Gesplitterte Zugscheibe Regionalexpress wurde von Schüssen getroffen

Polizisten untersuchen die gesplitterte Scheibe.Foto: Privat  (Foto: privat)Polizisten untersuchen die gesplitterte Scheibe.Foto: Privat (Foto: privat)

Der Passagier hörte einen Knall. Kurz darauf entdeckte er eine gesplitterte Seitenscheibe. Jetzt ist sich die Kriminalpolizei Erding sicher: Der Regionalexpress RE 57936 von München in Richtung Regensburg ist am Freitag gegen 20.45 Uhr bei Marzling von Schüssen getroffen worden. Laut einem Gutachter des Landeskriminalamtes stammen die Beschädigungen wahrscheinlich von Projektilen aus einer Luftdruckwaffe.

LANDSHUT Wegen des Vorfalls hatten am Freitagabend rund 60 Passagiere den Zug beim nächsten Halt in Landshut verlassen und mit anderen Zügen ihre Fahrt fortsetzen müssen. Mit Unterstützung von Kräften des Kriminaldauerdienstes Landshut wurde der Regionalexpress daraufhin nach Spuren abgesucht. „Tatsächlich wurden Eindellungen im Blech des Zuges und Sprungbeschädigungen an den Zugscheiben des Regionalzuges festgestellt, die auf Einschüsse hinweisen“, teilte die Kriminalpolizei Erding, die für den Fall zuständig ist, am Montag mit. Die Kripo hat den Zug für weitere Untersuchungen daraufhin sichergestellt.

Noch am Freitagabend begannen Kräfte der Bundespolizei mit Unterstützung eines Polizeihubschraubers und Diensthunden, den Streckenabschnitt nach Spuren abzusuchen. Am Samstag wurde das fragliche Areal noch einmal abgesucht. Die Bahnstrecke musste dafür noch einmal gesperrt werden.

Die sachleitende Staatsanwaltschaft Landshut beauftragte einen Gutachter des Bayerischen Landeskriminalamts mit Untersuchung der Schussspuren. Da weder die Außenhaut des Zuges noch die Scheiben von dem Projektil durchdrungen wurden, gehen die Ermittler derzeit davon aus, „dass es sich bei der Tatwaffe mit großer Wahrscheinlichkeit um eine Druckluftwaffe handelt.“ Eine „scharfe Schusswaffe“ schließen die Experten aus.

Die Ermittlungen in dem Fall dauern an.

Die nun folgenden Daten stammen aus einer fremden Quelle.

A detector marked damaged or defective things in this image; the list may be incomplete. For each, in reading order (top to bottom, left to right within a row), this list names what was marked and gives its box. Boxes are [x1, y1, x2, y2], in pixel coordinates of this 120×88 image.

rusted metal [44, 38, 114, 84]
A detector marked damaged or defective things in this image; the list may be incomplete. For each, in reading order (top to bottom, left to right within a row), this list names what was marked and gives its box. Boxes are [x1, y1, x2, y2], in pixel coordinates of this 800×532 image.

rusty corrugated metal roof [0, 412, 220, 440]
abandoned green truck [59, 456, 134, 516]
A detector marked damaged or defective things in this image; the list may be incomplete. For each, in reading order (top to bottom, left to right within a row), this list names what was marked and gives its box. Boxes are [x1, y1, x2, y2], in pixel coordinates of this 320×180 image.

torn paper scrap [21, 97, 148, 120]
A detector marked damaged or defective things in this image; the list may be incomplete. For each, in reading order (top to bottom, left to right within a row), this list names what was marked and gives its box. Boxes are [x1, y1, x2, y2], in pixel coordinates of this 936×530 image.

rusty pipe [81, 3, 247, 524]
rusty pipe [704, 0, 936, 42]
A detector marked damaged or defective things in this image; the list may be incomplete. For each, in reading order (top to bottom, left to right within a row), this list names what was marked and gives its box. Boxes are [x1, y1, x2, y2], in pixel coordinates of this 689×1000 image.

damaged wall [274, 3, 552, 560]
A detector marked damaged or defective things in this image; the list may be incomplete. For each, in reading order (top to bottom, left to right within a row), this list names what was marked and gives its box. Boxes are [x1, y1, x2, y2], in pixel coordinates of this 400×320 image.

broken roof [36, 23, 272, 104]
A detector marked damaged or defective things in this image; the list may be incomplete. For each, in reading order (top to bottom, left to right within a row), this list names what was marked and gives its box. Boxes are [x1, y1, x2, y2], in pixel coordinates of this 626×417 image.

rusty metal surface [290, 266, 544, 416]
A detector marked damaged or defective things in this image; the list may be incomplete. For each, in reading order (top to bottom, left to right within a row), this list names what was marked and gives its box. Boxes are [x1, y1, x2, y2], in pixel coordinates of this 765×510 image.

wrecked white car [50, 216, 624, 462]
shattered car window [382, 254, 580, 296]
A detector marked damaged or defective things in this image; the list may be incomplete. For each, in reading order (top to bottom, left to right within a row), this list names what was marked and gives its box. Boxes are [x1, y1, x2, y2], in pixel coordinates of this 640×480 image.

Die Kriminalpolizei in Erding sucht jetzt nach Zeugen, die am vergangenen Freitagabend in der Zeit zwischen 20 Uhr und Mitternacht verdächtige Wahrnehmungen gemacht haben, die in Verbindung mit dem Vorfall stehen könnten. Auch ein Fahrgast, der im ersten Waggon in der Nähe der beschädigten Scheibe saß und anschließend seinen Sitzplatz gewechselt hat, soll sich dringend für eine Zeugenbefragung bei der Kriminalpolizei Erding zur Verfügung stellen. Gleiches gilt für weitere Zuginsassen, die Angaben zu dem Vorfall machen können. Hinweise an die Telefonnummer 08122-968-0.